# Aim 1
Give the number of lines in the rows below that contain the string "nearer", with case counting. Reply with the number only.

# Document
-- Start --
On Sunday, I realised that she could. Oh yes, I was about to realise that my previous assumptions were deeply invalid. This was a wonderful if slightly terrifying experience for me, but I like to think I embraced it.
The event was hosted in The Shakespeare Centre, the birthplace of the great Bard, in Stratford-Upon-Avon, a highly appropriate locale. The Queen Elizabeth room served as the chamber for the recital and performance, which fitted around fifty people. I was probably the only person of 19 (nearly 20) in the audience but there was a surprising number of young people a few years my junior, and plenty that were middle aged or older.
Carol was warm, good hearted, humble and praising of the second act of the evening. Her ease put the audience at ease. She began with a reading from a poem all about an incident at school in which there was a laughter “epidemic” and frequently returned to sections of this poem throughout the evening to break up her other poetry. Its warmth, acuteness of observation of human behaviour and humour, were well received. “Laughter, it seemed, was on the curriculum”, the poem goes, and so too did the evening.
To list all the poems that Carol read and which I enjoyed would be exceedingly tedious for you, though perhaps joyfully nostalgic for me. Instead, I shall pick out my two personal favourites.
First was the poem “Mrs Midas” from her collection The World’s Wife. Her aim with this collection was to relive the great myths that had “formed her”, but through the eyes of potential heroines, some in evidence (such as in Delilah, a poem which she did not read, but which can be found in the collection), and some that are her own creation. These poems are perfect for performance, as they take the form of dramatic monologues, much in the tradition of one of my great heroes, Robert Browning. Mrs Midas utilised this particularly effectively, because the original story of Midas from Ovid concentrates almost solely on the eponymous character, and does not go into much detail of how his actions emotionally affect others. The fear Mrs Midas experiences, a fear that she will be turned into gold herself and that Midas will inevitably destroy everything in his path, is at once comic and tragic: “He was below, turning the spare room into the tomb of Tutankhamun”. The grand sepulchral image of the Pharaoh’s tomb juxtaposed over the ordinary, but living, spare room is subtle, intelligent, and funny. The triple assonance adds to the ludicrousness of the image.
I was impressed, but Carol Ann had more to show me.
The other poem I have chosen to mention really set a bar high. It is called, Mrs Faustus, and from the same collection. The intriguing thing about this poem is that the focus seems to still be on Faustus, but the female perspective offers insight into his condition which intensifies the understanding of the myth. I learned the hard way with my own humble efforts at poetry that to revisit a myth is not enough, you have to relive it, reinvigorate it into something current and breathing, and then to stamp your own personal touch into it. This is not easy, and to claim one has done it successfully is an act of egregious pride. Carol Anne Duffy however, has achieved this transformation, this reliving. Her descriptions of Faustus are at once humorously over-the-top, and hauntingly close to home:
“Then take his lust
to Soho in cab,
to say the least,
to lay the ghost,
get lost, meet panthers, feast.”
To pick apart the rhymes almost at random one can see a high art. ‘lust’ is a consonantal rhyme with ‘least’. This then shifts back to a another consonantal rhyme with ‘ghost’ which is onomatopoeically ghost-like in that it does not quite fit, creating a synthesis of language and meaning. We then get a perfect rhyme in ‘feast’. A ‘feast’ is obviously a state of excess, but it is rhymed with ‘least’, a coupling which immediately creates a dissonance and suggests there is a great shallowness and hollowness in the feasting. The compounded effect of this mix of perfect and imperfect rhymes generates an infinite number of prisms through which to draw and develop meaning from. This is real poetry. Or at least to me it seems to be. It also has real flow, and heard aloud becomes even more potent.
-- End --
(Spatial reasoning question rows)
-- Start --
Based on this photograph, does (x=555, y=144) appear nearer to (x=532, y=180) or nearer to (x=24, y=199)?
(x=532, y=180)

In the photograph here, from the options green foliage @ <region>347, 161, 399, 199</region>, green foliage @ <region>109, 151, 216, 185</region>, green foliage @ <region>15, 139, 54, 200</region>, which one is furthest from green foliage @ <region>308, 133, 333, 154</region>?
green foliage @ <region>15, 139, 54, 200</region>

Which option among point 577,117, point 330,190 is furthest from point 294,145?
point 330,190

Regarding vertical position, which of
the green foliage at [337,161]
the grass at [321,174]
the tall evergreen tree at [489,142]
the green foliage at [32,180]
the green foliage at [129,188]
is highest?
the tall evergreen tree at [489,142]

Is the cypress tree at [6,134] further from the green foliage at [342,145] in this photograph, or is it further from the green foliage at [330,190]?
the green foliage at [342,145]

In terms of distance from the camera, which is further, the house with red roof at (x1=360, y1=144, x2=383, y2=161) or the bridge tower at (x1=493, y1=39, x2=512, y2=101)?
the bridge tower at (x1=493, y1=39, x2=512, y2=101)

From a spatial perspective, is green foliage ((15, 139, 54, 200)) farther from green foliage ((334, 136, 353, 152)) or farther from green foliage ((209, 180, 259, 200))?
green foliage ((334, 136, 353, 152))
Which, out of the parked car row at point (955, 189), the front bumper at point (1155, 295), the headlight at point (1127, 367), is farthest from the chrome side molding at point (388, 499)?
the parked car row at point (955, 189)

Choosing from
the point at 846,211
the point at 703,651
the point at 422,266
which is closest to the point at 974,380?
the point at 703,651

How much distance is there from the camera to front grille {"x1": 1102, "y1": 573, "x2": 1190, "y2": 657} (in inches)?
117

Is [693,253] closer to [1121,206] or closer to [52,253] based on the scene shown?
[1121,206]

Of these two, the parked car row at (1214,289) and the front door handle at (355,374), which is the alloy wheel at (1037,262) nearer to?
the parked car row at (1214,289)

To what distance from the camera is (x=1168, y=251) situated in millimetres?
-- End --
# Aim 2
Answer these questions from the review above:
(a) In which building and town was the event hosted?
(b) What collection are "Mrs Midas" and "Mrs Faustus" from?
(c) Which poet is named as one of the writer's great heroes?

# Exercise solution 1
2

# Exercise solution 2
(a) The Shakespeare Centre, in Stratford-Upon-Avon
(b) The World's Wife
(c) Robert Browning